Lady Vera, rising impulsively, goes over to press the hand of this kind, true friend in her two soft, white ones.

"God bless you," she murmurs; "I can never thank you enough. And will you swear to all this before a court of justice?"

"Certainly, my Lady Fairvale. That is what I came to England for," Mr. McPherson answers, heartily.

When Raleigh Gilmore's lawyer heard of this new witness in Lady Vera's favor, he declared that his client had no case at all against the defendant. He said it would be useless to bring it into court. They would only be routed ignominiously, for Lady Fairvale's identity was so perfectly established by the note in her father's memorandum-book, and by the sexton of Glenwood's testimony, that there was really nothing to be said against it. Besides, Mr. Gilmore's witnesses were all dead, or worse. So the base conspiracy fell through harmlessly, and there was no trial at all, though Countess Vera's friends were rather eager for it now, foreseeing that victory must perch upon her banner. Raleigh Gilmore retired to his country estate again, soured by his defeat and disgrace, and heartily wishing that he had never been beguiled from its quiet shades by the specious representations of the Widow Cleveland. There was one drop of sweetness in the bitter cup of humiliation pressed to the old bachelor's lips. Marcia Cleveland was dead, and he would not have to marry her as he had promised.

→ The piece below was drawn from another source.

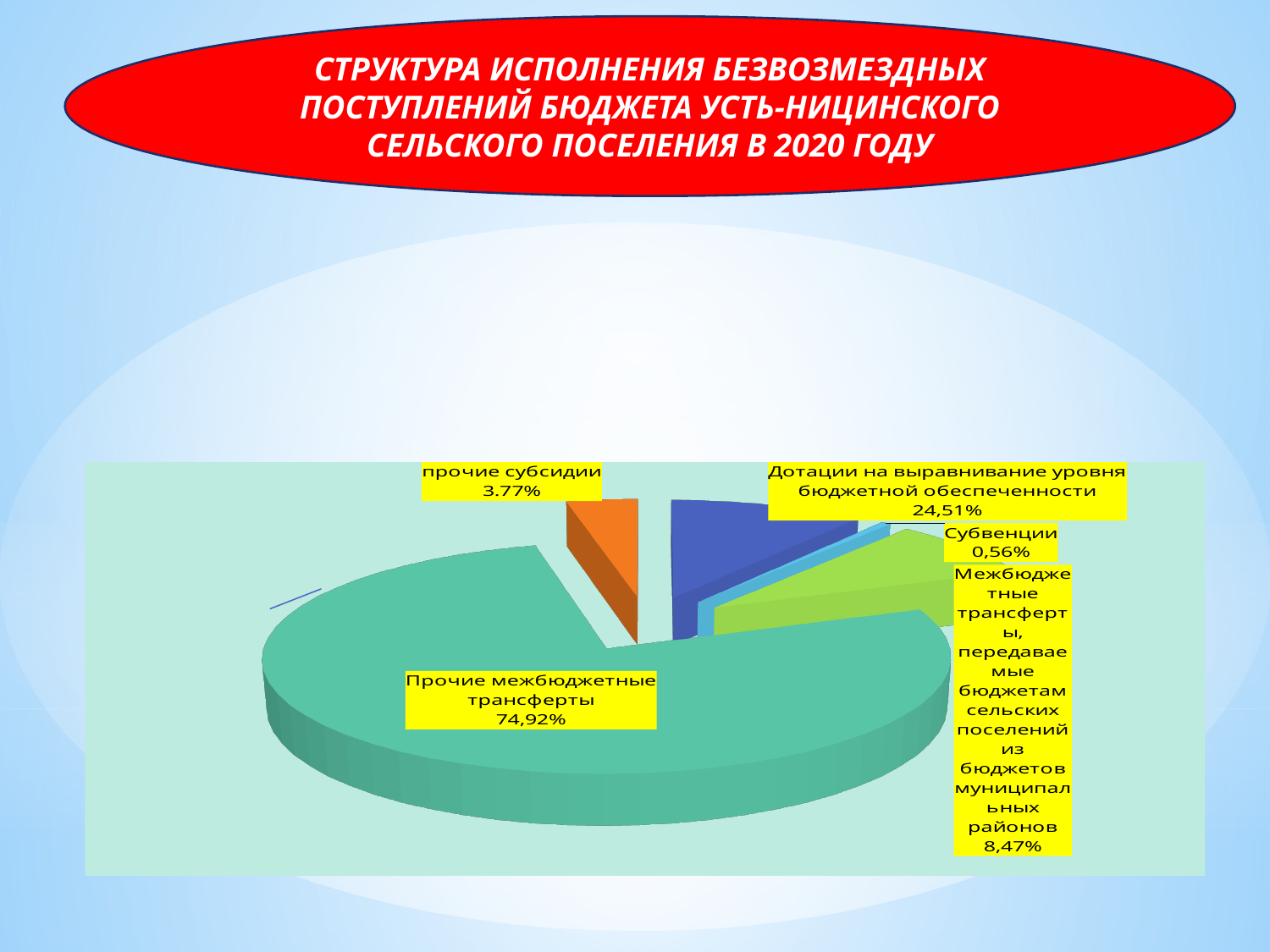
What share does "Субвенции" have in the pie chart? 0,56% How many slices does the pie chart have? 5 Which year does the chart title say the data refers to? 2020 What share does "прочие субсидии" have in the pie chart? 3.77% What kind of chart is shown on the slide? pie chart What is the difference between the share of "Прочие межбюджетные трансферты" and the share of "Дотации на выравнивание уровня бюджетной обеспеченности"? 50,41% What share does "Прочие межбюджетные трансферты" have in the pie chart? 74,92% Which is larger: the share of "Дотации на выравнивание уровня бюджетной обеспеченности" or the share of "прочие субсидии"? Дотации на выравнивание уровня бюджетной обеспеченности Which category has the largest share in the pie chart? Прочие межбюджетные трансферты What share does "Дотации на выравнивание уровня бюджетной обеспеченности" have in the pie chart? 24,51% Which category has the smallest share in the pie chart? Субвенции What share do "Межбюджетные трансферты, передаваемые бюджетам сельских поселений из бюджетов муниципальных районов" have in the pie chart? 8,47%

Countess Vera felt no animosity toward the man who had tried to oust her from her rights. She wrote him a kind and pitying letter, in which she offered him generous pecuniary assistance if he required it, and freely forgave him the part he had acted.

To this sweet and womanly offer, Mr. Gilmore replied gruffly and rudely that he neither asked nor needed aid from the usurper of his rights, and had no desire for her forgiveness.

After this, Lady Vera tacitly dropped him, and he figured no more in the pages of her romantic life-history, which thereafter flowed serenely in the unclouded sunshine of happiness.